Enquanto o ano de 2018 foi uma continuação da crise de anos anteriores para a região e o setor offshore, ao mesmo tempo, assistiu uma mudança na política que desengessou o Estado e também a Petrobras, que hoje busca a excelência e a clareza ética. Para os especialistas, como Sebastião Braz, que concedeu entrevista à Petronotícias, “o ponto de equilíbrio entre a desempenho de desempenho e o preço contratado precisa ser ajustado, equilibrado e atender às partes, de modo a permitir o mínimo de ajustes necessários”. No seu entender, isso permitirá a retomada de bons negócios.

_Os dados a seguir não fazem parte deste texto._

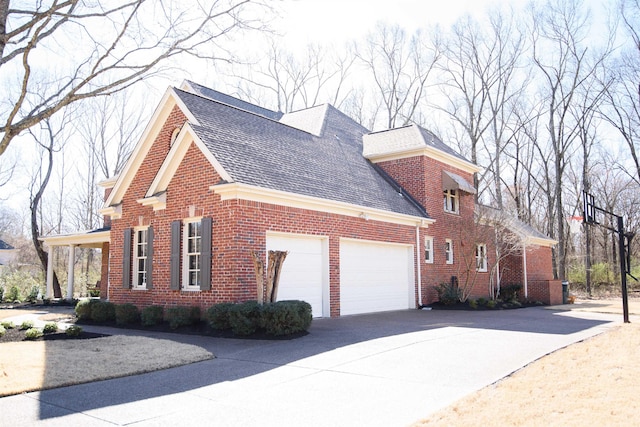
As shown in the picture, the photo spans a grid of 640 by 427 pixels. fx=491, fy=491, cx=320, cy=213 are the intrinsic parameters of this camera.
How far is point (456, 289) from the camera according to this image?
66.2 feet

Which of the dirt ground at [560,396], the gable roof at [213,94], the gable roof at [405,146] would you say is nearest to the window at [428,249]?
the gable roof at [405,146]

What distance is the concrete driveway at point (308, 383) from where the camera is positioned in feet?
18.0

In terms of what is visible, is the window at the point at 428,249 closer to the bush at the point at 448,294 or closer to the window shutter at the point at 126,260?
the bush at the point at 448,294

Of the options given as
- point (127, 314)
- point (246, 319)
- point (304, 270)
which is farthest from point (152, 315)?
point (304, 270)

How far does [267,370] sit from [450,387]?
289cm

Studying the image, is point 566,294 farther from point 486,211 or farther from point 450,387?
point 450,387

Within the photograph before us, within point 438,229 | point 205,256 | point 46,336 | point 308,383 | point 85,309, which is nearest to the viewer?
point 308,383

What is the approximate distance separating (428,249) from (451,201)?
3426 mm

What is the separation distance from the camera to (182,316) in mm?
12508

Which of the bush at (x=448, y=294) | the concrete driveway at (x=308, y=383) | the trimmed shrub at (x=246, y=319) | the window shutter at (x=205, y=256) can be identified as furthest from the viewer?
the bush at (x=448, y=294)

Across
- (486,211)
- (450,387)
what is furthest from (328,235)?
(486,211)

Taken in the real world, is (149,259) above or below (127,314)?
above

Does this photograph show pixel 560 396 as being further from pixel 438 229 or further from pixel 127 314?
pixel 438 229

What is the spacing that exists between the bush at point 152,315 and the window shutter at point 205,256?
171cm
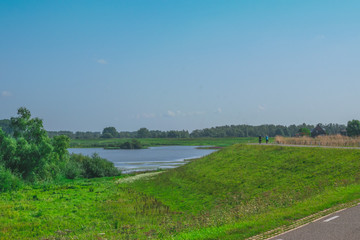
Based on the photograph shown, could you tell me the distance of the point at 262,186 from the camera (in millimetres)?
31656

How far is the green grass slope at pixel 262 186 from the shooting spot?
57.1 ft

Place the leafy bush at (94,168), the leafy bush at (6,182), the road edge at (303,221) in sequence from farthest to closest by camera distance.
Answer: the leafy bush at (94,168) < the leafy bush at (6,182) < the road edge at (303,221)

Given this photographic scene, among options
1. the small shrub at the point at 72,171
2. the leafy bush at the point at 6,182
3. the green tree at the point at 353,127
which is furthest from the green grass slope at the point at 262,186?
the green tree at the point at 353,127

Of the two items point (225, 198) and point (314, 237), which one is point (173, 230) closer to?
point (314, 237)

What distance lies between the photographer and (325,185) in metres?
25.5

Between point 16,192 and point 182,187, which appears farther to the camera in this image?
point 182,187

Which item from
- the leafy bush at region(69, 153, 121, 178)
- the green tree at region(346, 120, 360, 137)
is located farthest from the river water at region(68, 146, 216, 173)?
the green tree at region(346, 120, 360, 137)

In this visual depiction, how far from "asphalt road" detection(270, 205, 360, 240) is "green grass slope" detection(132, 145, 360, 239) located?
1317 millimetres

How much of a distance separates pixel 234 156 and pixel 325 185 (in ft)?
87.7

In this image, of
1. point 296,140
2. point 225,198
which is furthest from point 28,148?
point 296,140

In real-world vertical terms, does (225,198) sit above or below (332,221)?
below

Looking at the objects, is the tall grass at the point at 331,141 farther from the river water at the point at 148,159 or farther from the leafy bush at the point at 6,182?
the leafy bush at the point at 6,182

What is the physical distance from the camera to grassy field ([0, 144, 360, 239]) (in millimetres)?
16219

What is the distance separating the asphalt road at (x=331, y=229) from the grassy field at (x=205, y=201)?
1.24 metres
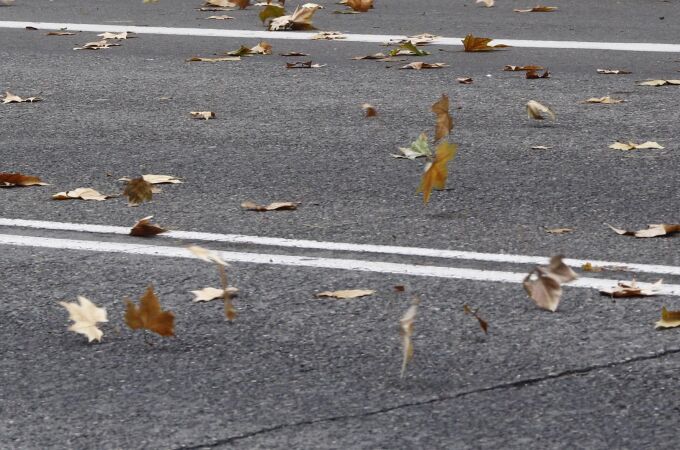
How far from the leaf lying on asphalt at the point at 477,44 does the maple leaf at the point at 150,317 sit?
16.1ft


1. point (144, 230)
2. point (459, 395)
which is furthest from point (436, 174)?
point (459, 395)

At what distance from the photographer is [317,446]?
10.1ft

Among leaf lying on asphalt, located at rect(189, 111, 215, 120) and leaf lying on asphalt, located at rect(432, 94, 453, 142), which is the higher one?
leaf lying on asphalt, located at rect(432, 94, 453, 142)

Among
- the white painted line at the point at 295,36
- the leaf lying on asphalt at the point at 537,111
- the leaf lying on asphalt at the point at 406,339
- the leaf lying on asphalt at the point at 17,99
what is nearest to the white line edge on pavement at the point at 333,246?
the leaf lying on asphalt at the point at 406,339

Outra otimista com esse cenário do petróleo é Caroline Garabini Cerzózimo, ex diretora de negócios e contratos com a Petrobras de uma empresa offshore em Macaé e hoje residente na Noruega. A administradora de empresa acredita que o Brasil e especialmente a Bacia de Campos sentirá mudanças de bons ventos dentro de dois a três anos, principalmente com as mudanças políticas que vem sendo anunciadas, onde as estruturas governamentais serão enxutas e com gestões mais claras e menos onerosas, voltadas para a realidade econômica que atinge todo o país. Essa racionalização de gastos – para a administradora – é mais do que necessária e trará dividendos para todos, “mas nada será como antes. Quem ganhava R$ 5 mil hoje é convidado a voltar no mesmo cargo com salário de R$ 1 mil. Se não quiser tem outro que aceitará. Essa é a realidade que ainda veremos por mais dois anos à frente. É preciso ser realista- desde o simples comerciante até as grandes empresas – e com isso superarmos e passarmos a crescer”, finaliza a jovem administradora.

Entre os otimistas de plantão está a diretoria da Organização dos Países Exportadores de Petróleo (Opep). O órgão prevê que o Brasil deverá apresentar a segunda maior taxa de expansão da produção de petróleo no ano que vem fora do cartel, atrás apenas dos Estados Unidos. A estimativa para o Brasil é de um abastecimento de 3,63 milhões de barris por dia (bpd) em 2019 ante suprimento de 3,26 milhões de bpd este ano. Sobre a oferta de fora da Opep no ano que vem, a Organização conta com um forte crescimento devido à “forte elevação dos investimentos” em petróleo nos EUA, bem como o “crescimento robusto” esperado com os novos projetos no Brasil.